== ЗАДАНИЕ A ==
Перепишите без изменений строки записей, начиная со строки, в которой есть "Between point 341,188", и заканчивая концом записей. Картинки в ответ не включайте.

В то время как эта модификация значения «college» происходит в Америке, модификация «chapel» была сделана в Англии. Сначала «chapel» описывало подчиненную часть церкви, посвященную специальным службам. Естественным расширением оно стало обозначать меньшее здание, вспомогательное по отношению к большой церкви, как Грейс-черч в Нью-Йорке была когда-то часовней Троицкой церкви. Но в девятнадцатом веке «chapel» стало применяться в Англии особенно к более скромным молитвенным домам различных сект диссентеров, в то время как «church» зарезервировано для мест поклонения установленной религии. Таким образом, сэр Уолтер Безант классифицирует население прибрежного прихода в Лондоне на тех, кто ходит в «church», и тех, кто ходит в «chapel», не сомневаясь, что все его британские читатели поймут, что первые — это епископалы, а вторые — методисты или им подобные.

Это бритизм, который вряд ли когда-либо будет принят в Америке. Но другой бритизм имеет все шансы на лучшую судьбу. Живя, как они живут, на небольшой группе островов, британцы, естественно, привыкли называть остальную часть Европы «Continent». Они перебегают через Ла-Манш, чтобы совершить небольшое путешествие «on the Continent». Они говорят о произношении латыни, которое существует везде, кроме Великобритании и Ирландии, как о «continental» произношении. Когда они хотят дифференцировать своих авторов, например, от французских, немецких и итальянских, они сваливают этих последних в кучу как «continental» авторов. Разделение Европы на «continental» и «British» настолько удобно, что оно обязательно будет принято по эту сторону Атлантики. Уже нью-йоркское литературное обозрение, после того как у него была серия статей о «Живых критиках» (в которые были включены как британские писатели, так и американские), последовало за ней серией «Живых континентальных критиков» (в которых рассматривались главные критики Франции, Германии, Испании и Скандинавии). И все же нет никакой логики в этом использовании слова здесь, поскольку мы, американцы, не являемся островитянами; и поскольку Северная Америка — это континент, точно так же, как Европа. Как оказалось, слово «continental» в совершенно противоречивом значении является славным в истории Соединенных Штатов. Кто не знает, как,

В своих оборванных мундирах, Стояли старые континенталы, Не сдаваясь?

== ЗАДАНИЕ B ==
Приведите снова фрагмент текста о бритизмах, начиная со слов "В то время как эта" и заканчивая словами "или им подобные.", и замените в нём "Англии" на "Британии".

Записи из набора данных:
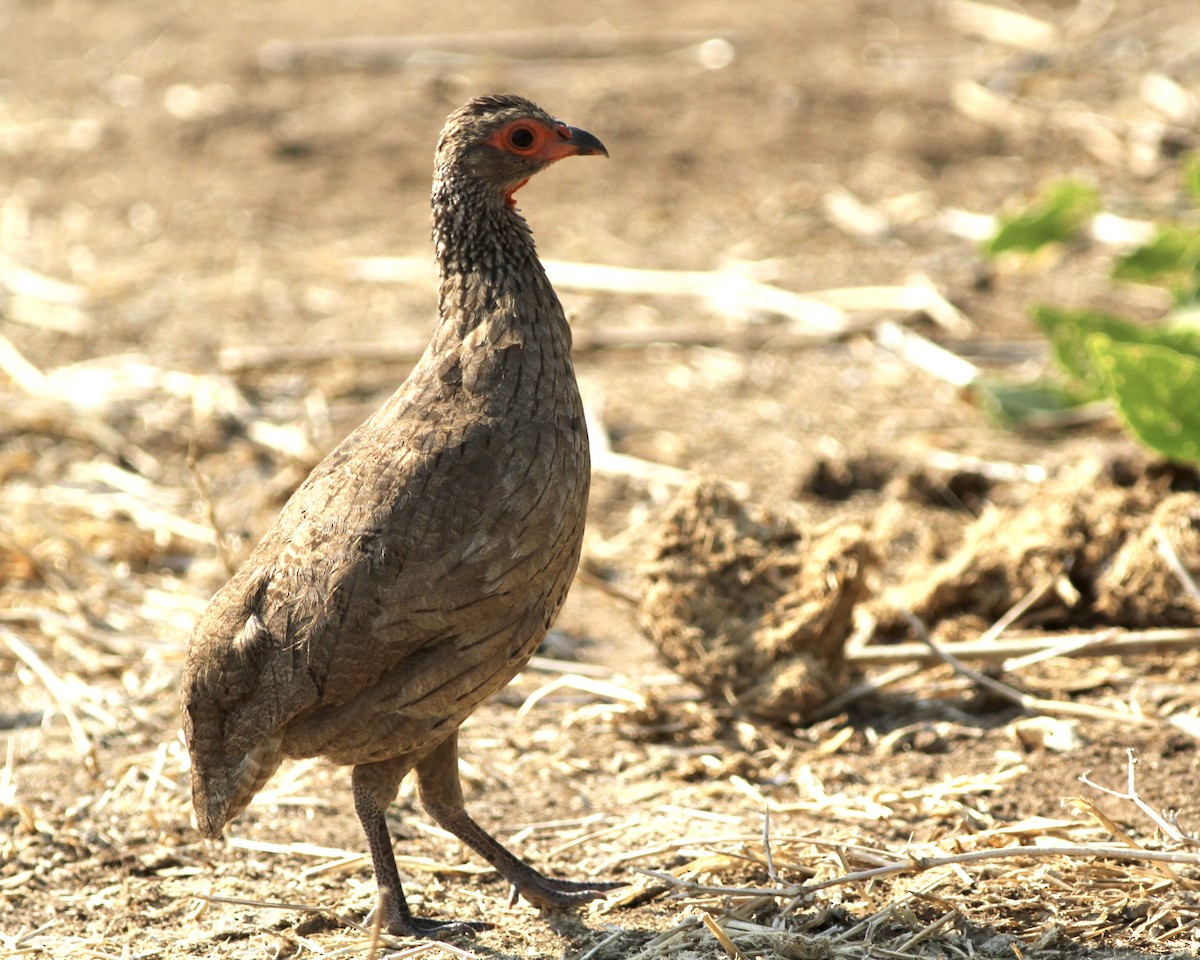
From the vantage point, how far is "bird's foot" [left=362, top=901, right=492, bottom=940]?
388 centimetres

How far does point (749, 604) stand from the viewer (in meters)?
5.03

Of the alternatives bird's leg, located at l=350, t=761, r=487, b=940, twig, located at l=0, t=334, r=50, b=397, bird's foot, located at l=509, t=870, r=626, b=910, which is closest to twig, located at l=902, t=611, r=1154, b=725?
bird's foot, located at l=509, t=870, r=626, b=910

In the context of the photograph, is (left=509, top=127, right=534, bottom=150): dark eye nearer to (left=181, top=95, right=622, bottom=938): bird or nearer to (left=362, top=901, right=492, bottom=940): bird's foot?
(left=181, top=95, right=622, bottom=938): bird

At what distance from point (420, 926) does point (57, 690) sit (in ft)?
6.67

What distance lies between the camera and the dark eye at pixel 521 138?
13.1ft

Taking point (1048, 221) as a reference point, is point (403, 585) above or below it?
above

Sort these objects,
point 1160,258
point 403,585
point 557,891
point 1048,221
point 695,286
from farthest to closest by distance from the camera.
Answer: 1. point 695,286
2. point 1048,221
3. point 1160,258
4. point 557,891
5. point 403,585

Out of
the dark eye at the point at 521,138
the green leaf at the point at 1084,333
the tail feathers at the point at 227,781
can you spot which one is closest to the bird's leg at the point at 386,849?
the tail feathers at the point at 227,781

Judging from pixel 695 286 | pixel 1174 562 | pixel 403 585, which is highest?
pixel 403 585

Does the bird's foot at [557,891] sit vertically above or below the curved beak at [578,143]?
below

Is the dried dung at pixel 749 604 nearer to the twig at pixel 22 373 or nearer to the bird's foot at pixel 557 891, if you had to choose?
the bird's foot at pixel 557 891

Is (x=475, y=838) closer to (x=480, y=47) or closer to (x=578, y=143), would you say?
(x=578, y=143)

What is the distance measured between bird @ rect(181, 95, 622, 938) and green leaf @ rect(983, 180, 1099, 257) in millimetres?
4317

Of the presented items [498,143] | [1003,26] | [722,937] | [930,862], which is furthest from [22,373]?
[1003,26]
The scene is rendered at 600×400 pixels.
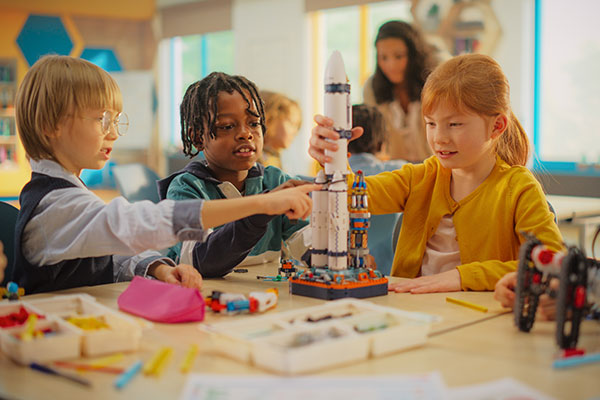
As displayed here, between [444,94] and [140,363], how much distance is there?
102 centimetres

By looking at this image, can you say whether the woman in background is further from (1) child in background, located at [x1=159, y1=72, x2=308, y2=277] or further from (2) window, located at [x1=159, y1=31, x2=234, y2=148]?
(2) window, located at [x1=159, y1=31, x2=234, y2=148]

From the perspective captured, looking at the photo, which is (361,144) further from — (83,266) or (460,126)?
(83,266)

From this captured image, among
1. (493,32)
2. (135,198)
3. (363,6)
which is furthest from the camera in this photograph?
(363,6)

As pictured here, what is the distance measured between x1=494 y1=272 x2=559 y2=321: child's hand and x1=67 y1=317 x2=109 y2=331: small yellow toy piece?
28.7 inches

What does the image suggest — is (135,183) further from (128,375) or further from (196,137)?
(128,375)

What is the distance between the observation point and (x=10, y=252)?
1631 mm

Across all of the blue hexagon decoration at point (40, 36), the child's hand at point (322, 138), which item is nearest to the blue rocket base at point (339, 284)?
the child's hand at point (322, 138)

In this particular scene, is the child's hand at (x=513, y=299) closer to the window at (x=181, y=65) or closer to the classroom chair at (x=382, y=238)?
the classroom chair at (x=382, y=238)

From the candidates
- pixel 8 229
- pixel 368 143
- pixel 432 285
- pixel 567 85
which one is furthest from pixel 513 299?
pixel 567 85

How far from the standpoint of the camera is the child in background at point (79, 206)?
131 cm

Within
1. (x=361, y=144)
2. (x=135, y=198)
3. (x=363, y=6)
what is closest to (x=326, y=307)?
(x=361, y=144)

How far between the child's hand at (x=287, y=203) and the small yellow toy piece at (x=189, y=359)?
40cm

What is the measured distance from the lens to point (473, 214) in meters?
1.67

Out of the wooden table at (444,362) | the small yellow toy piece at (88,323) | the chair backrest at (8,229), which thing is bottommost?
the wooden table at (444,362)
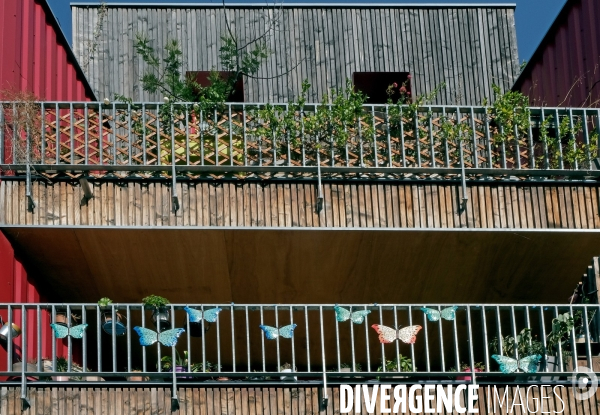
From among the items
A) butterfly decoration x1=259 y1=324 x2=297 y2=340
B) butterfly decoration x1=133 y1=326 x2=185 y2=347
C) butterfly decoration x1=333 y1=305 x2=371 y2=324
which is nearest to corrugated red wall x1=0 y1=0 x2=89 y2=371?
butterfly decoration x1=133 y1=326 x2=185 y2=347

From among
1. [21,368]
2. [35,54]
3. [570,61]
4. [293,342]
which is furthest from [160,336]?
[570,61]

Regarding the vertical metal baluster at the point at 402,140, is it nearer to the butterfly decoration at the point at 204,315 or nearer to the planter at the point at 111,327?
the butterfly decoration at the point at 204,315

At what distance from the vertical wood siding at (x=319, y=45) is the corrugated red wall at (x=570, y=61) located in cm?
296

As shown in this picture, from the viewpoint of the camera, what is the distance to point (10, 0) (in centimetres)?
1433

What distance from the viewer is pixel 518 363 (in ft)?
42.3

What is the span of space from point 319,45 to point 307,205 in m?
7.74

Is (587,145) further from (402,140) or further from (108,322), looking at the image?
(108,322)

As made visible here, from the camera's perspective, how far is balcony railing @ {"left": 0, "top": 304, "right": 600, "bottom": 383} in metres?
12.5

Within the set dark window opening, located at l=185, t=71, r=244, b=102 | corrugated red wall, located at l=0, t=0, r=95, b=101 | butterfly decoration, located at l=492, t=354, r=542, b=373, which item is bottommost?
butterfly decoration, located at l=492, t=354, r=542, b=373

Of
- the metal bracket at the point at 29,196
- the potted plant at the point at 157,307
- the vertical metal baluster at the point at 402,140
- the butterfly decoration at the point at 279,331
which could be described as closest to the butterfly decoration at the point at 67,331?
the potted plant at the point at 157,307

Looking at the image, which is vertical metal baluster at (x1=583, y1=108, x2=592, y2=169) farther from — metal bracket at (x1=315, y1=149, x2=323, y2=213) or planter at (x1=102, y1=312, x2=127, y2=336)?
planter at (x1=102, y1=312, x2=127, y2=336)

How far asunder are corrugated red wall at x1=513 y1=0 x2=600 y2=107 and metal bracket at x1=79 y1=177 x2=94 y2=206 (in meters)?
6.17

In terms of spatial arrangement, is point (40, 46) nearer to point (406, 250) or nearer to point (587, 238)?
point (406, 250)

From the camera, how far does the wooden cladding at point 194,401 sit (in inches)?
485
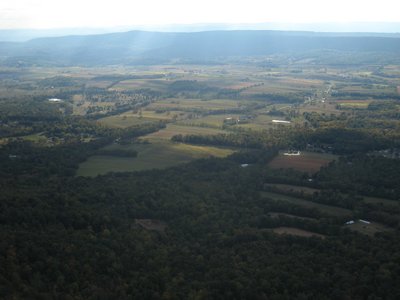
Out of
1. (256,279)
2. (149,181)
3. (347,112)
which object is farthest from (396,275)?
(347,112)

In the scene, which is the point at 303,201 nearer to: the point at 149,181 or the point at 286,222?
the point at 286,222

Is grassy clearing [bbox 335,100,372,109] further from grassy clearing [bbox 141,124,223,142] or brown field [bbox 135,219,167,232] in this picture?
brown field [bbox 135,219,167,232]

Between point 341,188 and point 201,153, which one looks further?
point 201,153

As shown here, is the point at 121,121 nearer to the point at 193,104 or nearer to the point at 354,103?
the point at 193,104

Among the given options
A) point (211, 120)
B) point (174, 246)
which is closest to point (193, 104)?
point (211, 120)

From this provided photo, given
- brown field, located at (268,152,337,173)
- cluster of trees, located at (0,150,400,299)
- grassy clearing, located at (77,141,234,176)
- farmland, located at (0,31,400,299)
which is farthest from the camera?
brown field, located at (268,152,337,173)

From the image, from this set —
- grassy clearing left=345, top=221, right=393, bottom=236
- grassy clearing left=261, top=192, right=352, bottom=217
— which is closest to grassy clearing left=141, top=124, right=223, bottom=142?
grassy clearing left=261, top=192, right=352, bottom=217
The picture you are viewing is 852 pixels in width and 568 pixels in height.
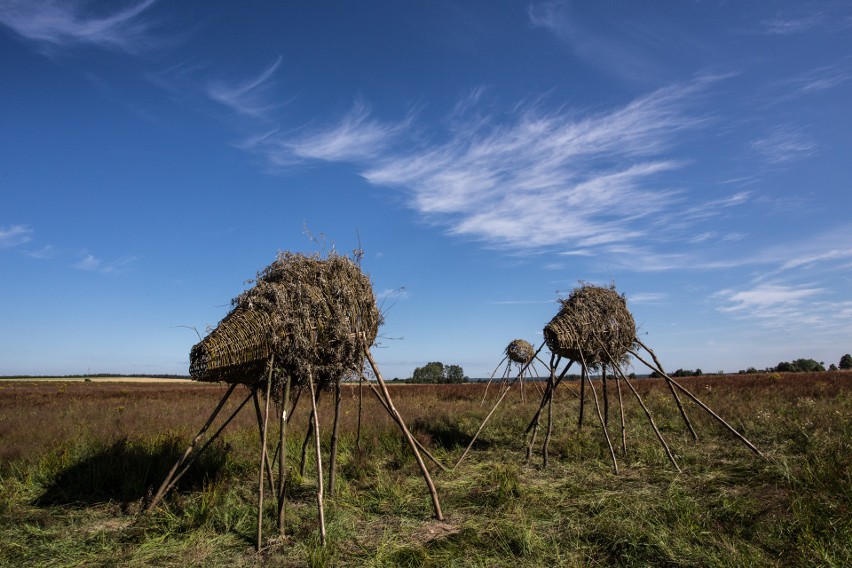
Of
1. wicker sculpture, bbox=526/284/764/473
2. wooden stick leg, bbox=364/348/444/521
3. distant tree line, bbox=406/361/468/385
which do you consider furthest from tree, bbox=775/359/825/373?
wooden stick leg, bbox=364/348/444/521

== ОТВЕТ A ==
Between point 341,188 and point 201,153, which one looks further?
point 201,153

As shown here, is the point at 121,121 nearer to the point at 193,104 or nearer to the point at 354,103?
the point at 193,104

Among the given options
A) point (211, 120)
B) point (174, 246)
which is closest to point (193, 104)?
point (211, 120)

From this provided photo, given
- brown field, located at (268,152,337,173)
- cluster of trees, located at (0,150,400,299)
- grassy clearing, located at (77,141,234,176)
- farmland, located at (0,31,400,299)
which is farthest from the camera?
brown field, located at (268,152,337,173)

From the image, from this set —
- grassy clearing left=345, top=221, right=393, bottom=236
- grassy clearing left=261, top=192, right=352, bottom=217
— which is closest to grassy clearing left=141, top=124, right=223, bottom=142?
grassy clearing left=261, top=192, right=352, bottom=217
The picture you are viewing is 852 pixels in width and 568 pixels in height.
Of
1. wicker sculpture, bbox=526/284/764/473
2. wooden stick leg, bbox=364/348/444/521
3. distant tree line, bbox=406/361/468/385
which do you consider furthest from tree, bbox=775/359/825/373?
wooden stick leg, bbox=364/348/444/521

== ОТВЕТ B ==
В то время как эта модификация значения «college» происходит в Америке, модификация «chapel» была сделана в Британии. Сначала «chapel» описывало подчиненную часть церкви, посвященную специальным службам. Естественным расширением оно стало обозначать меньшее здание, вспомогательное по отношению к большой церкви, как Грейс-черч в Нью-Йорке была когда-то часовней Троицкой церкви. Но в девятнадцатом веке «chapel» стало применяться в Британии особенно к более скромным молитвенным домам различных сект диссентеров, в то время как «church» зарезервировано для мест поклонения установленной религии. Таким образом, сэр Уолтер Безант классифицирует население прибрежного прихода в Лондоне на тех, кто ходит в «church», и тех, кто ходит в «chapel», не сомневаясь, что все его британские читатели поймут, что первые — это епископалы, а вторые — методисты или им подобные.